I stood on a crowded tube this morning listening to the almost non-stop announcements about which bits of which lines were suspended; a sure sign it's a Saturday. In these kind of clammy, sardine-like scenarios, my instinct is always to hide, although my spirit was warmed by the familiar sound of a Northamptonshire burr coming from behind me. I turned around to see a group of people in rugby shirts, and on closer inspection they turned out to be Saints fans, which suddenly made sense of the accent! As I arrived at Victoria Station, I was astonished to find myself in a sea of Saint fans. It was like being down Northampton market! Heaven knows where they were all going.
The concentration of people in London today - and the dreadful noise they seemed to be making - entirely freaked me out. It's strange; you get rather used to traveling in London on week days when everyone keeps themselves to themselves. On Saturdays there are possibly more tourists about, or Londoners get together with their friends to travel, which means the tubes and trains are a great deal noisier.
Having been hiding away underneath headphones for the last few weeks, without Nathan about, I realise I've become something of a hermit, pottering about at my own pace, not making a great deal of noise. How quickly we lose the ability to deal with society!
It was Lewes where I was heading today, in one of those confusing trains from Victoria where you have to sit in the correct carriage due to the train "splitting" at Heywards Heath. The front eight carriages were going to Ore, the back four to Littlehampton, but the dot matrix machine was broken and there was nothing to tell me which carriage I was in. Furthermore, even if I'd known I was in the front eight carriages, I have no idea whether Lewes is on the way to Ore. I don't know what Ore is. I had a mate called Donna Ore. Was I going to see her? The carriage smelt of feet and fart, there was a man who sounded like Bill Oddie talking ludicrously loudly about football and I just about lost the will to live. Still, looking at the countryside on the way down South is always a treat... So green and rolling....

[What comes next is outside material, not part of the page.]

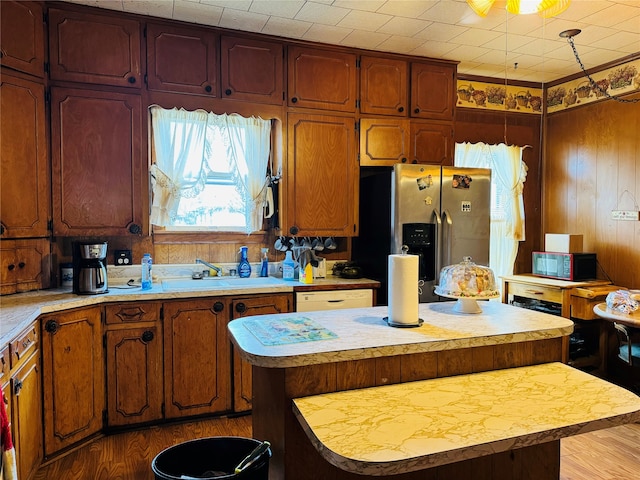 kitchen featuring light hardwood / wood-style floors, a center island, sink, wood walls, and stainless steel refrigerator with ice dispenser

Lewes looked like a picture post card with houses covered in wisteria and roses. The sun was shining. Meriel met me from the station and we walked across the town to a little hollow in front of Rupert and Hilary's house where a lovely marquee had been set up to celebrate Rupert's 40th birthday. Everyone is 40 this year. By the time mine rolls along everyone will be completely bored of celebrating! I bought Rupert a "in deepest sympathy card", which I thought was hysterically funny. "Which garage did you buy this from?" He asked, in a typically blunt way... Sometimes I wonder why we bother with birthday cards. They're such a nonsense aren't they? Unless you're writing a proper message inside, or you've made the card yourself, they just become something else to put out with the recycling!
Rupert, who's about as carnivorous as a man can get had organised a hog roast. Fortunately his wife, Uncle Bill, is vegetarian, so whilst the meat eaters chowed down on pig, we were given delicious hummus wraps and exciting bowls of Eaton Mess. The hog roast was incredibly popular but for me there's very little which looks as unappetising as the half-eaten carcass of a pig mounted on a stick! It genuinely ended up looking like the scene of some kind of horrific murder. Bits of melted yellow flesh dripping down with globules of white fat. Like a terrible autopsy.

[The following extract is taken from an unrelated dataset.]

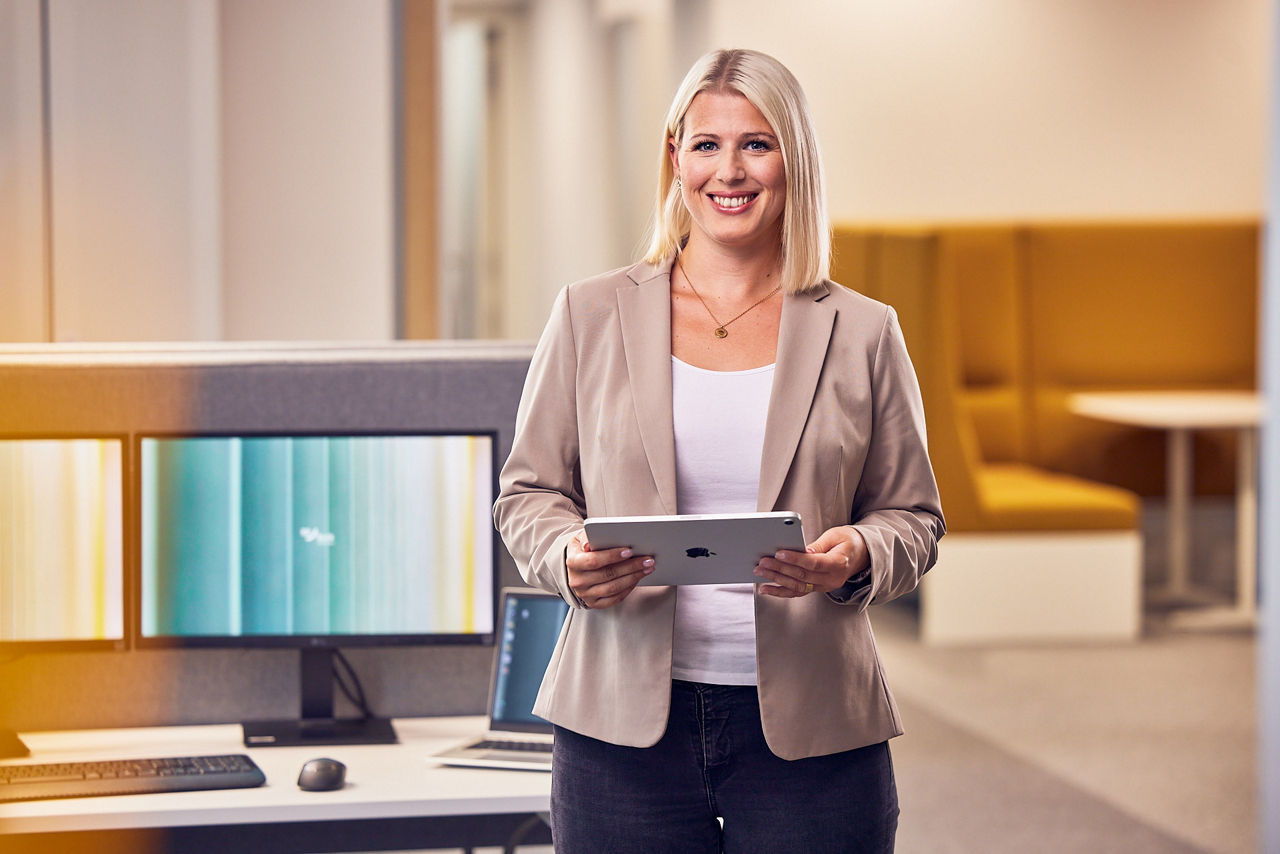 Frau hält Tablet in der Hand und lächelt in die Kamera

The party was filled with parents and children, some of whom I knew, most of whom I didn't. The ghastly truth about quite a few parents with young children is they can loose the ability to talk about anything else! It becomes almost desperately boring, particularly when you finally manage to get one talking about something else, but they always have their eyes elsewhere, watching their little darlings. I think they genuinely feel that they're multi-tasking, because the other parents they talk to are doing exactly the same thing and no one cares, but when you don't have kids, it becomes really offensive because you see them glazing over, nodding politely and occasionally saying something to keep you sweet, but the conversation always ends up coming to a rudely abrupt halt when their child sidles over. "What's the matter Totty? Would you like another drink?" The words cut into your own like a knife. They can't even allow you the dignity of finishing a sentence before turning away and dealing with their beloved. And very rarely does the conversation ever return when the child goes away again, essentially, I believe, because they weren't actually taking anything in in the first place!
There are, of course, exceptions to this rule. I have friends who are parents who are desperate not to talk about kiddy things, parents who look you in the eye, and when their children come over they will continue to look whilst reassuringly putting a hand on the child's arm which says "Mummy's talking right now, but when I can give you my attention I will do." And the truth of the matter is that their children are universally the polite, more fascinating ones with whom you ultimately want to spend more time!
On my way home, I got a text from Fiona who was on her way back to Brighton from Northampton. It transpired that her train was pulling into Gatwick just as mine was leaving... Or was it the other way round? Anyway, we waved in each other's general direction.
I got to Victoria in a rush to get home and settle, having spent plenty enough time with large crowds of people. The station was absolutely heaving and as I reached the tube, the horror occurred of my Oyster card needing topping up. The ticket machines were surrounded by huge queues of tourists who had absolutely no idea how to deal with the technology. I stood in a queue for at least ten minutes willing people to be more organised...
I got home and worked until 2am... Which is why I posted this blog when I woke up!